- Things to do
- A) From the forum thread on serving Arrow data over HTTP, copy the stretch from "I was able to" through "without the copy." word for word.
- B) Summarize the forum thread on serving Arrow data over HTTP in three sentences.
- C) Answer these questions from the forum thread on serving Arrow data over HTTP:
(i) What did rdavis120 write the table to in order to serve Arrow?
(ii) Why could Parquet not be served for rdavis120's dataset?
(iii) According to the docs, what does Arrow.Stream("a_file") use?

- Quoted passage
What‘s the deal with the examples of serving arrow data over HTTP? That should be fairly easy to do. Has no-one attempted this?

rdavis120 · April 20, 2024, 10:55am

I was able to serve arrow by writing the table to an io buffer; I’m not sure if it could be done without having that extra copy. It would be great if you could stream it without the copy.

You can consume arrow by passing the response into the Arrow.Table(bytes::Vector{UInt8} function.

I was not able to serve parquet for my dataset because Parquet.write didn’t support DateTime types.

GeorgeGkountouras · April 20, 2024, 1:28pm

According to the docs Arrow.Stream("a_file") uses mmap (only the first time? on every read?). Is that correct?

Can CxxWrap.jl be used to call the Arrow reference implementation?

- Dataset section
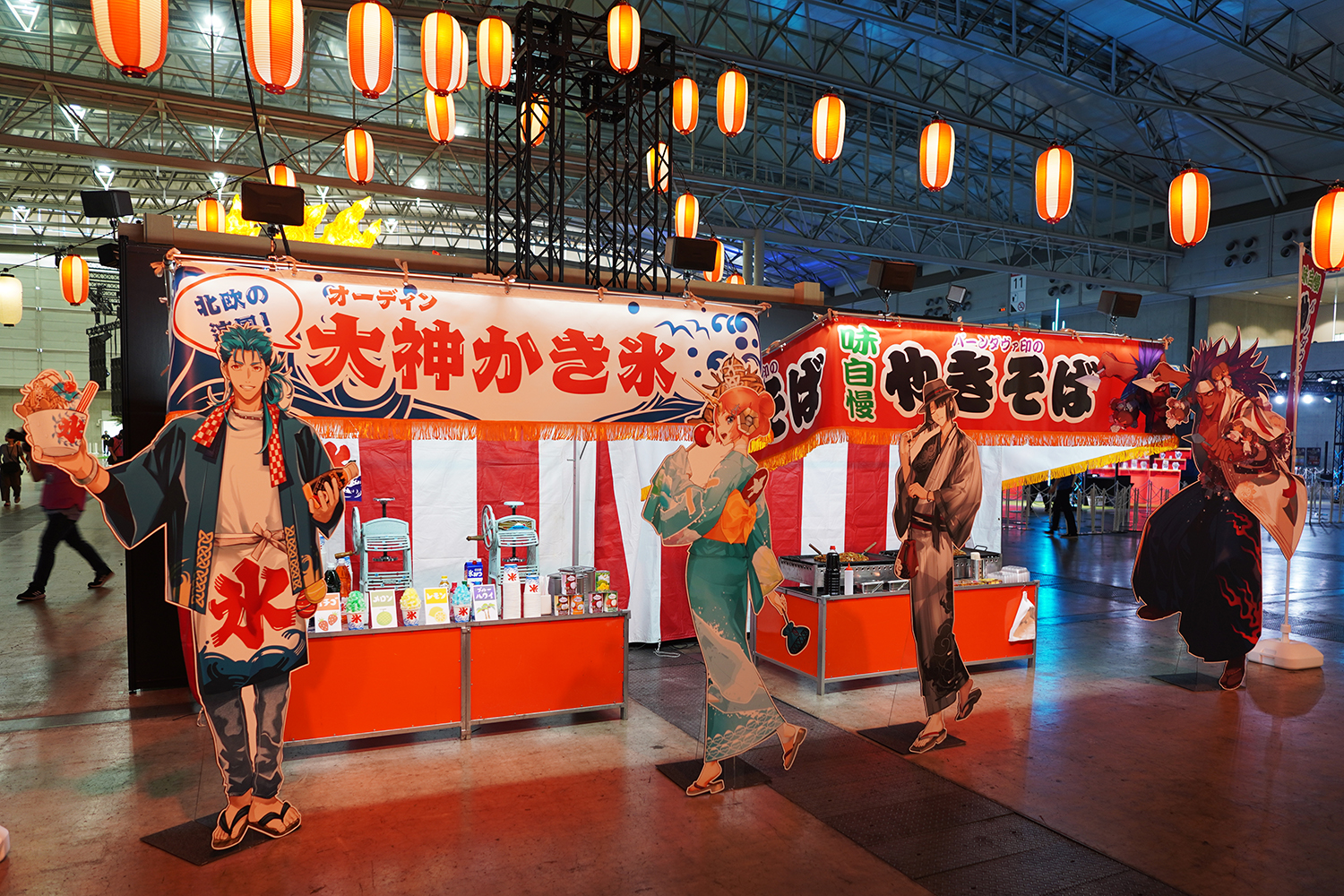 Fate/Grand Order Fes. 2023 夏祭り ~8th Anniversary~ レポート Fate/Grand Order Fes. 2023 夏祭り ~8th Anniversary~ レポート Fate/Grand Order Fes. 2023 夏祭り ~8th Anniversary~ レポート 縁日エリア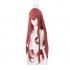 Anime The Quintessential Quintuplets Itsuki Nakano Long Red Cosplay Wigs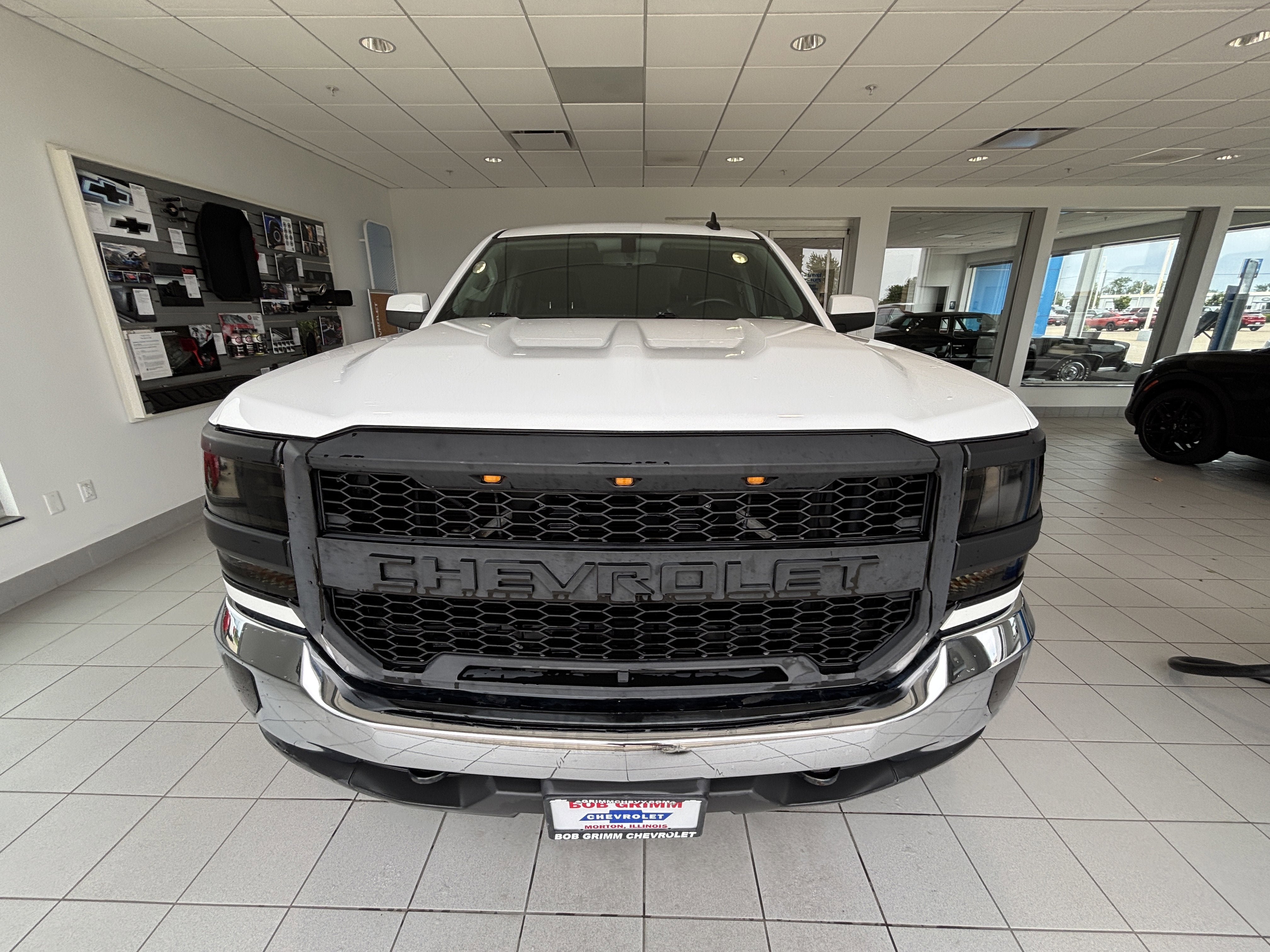 2016 Chevrolet Silverado 1500 LT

- Set of answers
- A)
I was able to serve arrow by writing the table to an io buffer; I’m not sure if it could be done without having that extra copy. It would be great if you could stream it without the copy.

- B) The thread opens by asking why there are no examples of serving Arrow data over HTTP. One reply says Arrow was served by writing the table to an IO buffer, which adds an extra copy, and that Parquet could not be served for that dataset because Parquet.write didn't support DateTime types. Another reply asks whether Arrow.Stream uses mmap, as the docs state, and whether CxxWrap.jl can be used to call the Arrow reference implementation.

- C)
(i) An IO buffer.
(ii) Parquet.write didn't support DateTime types.
(iii) mmap.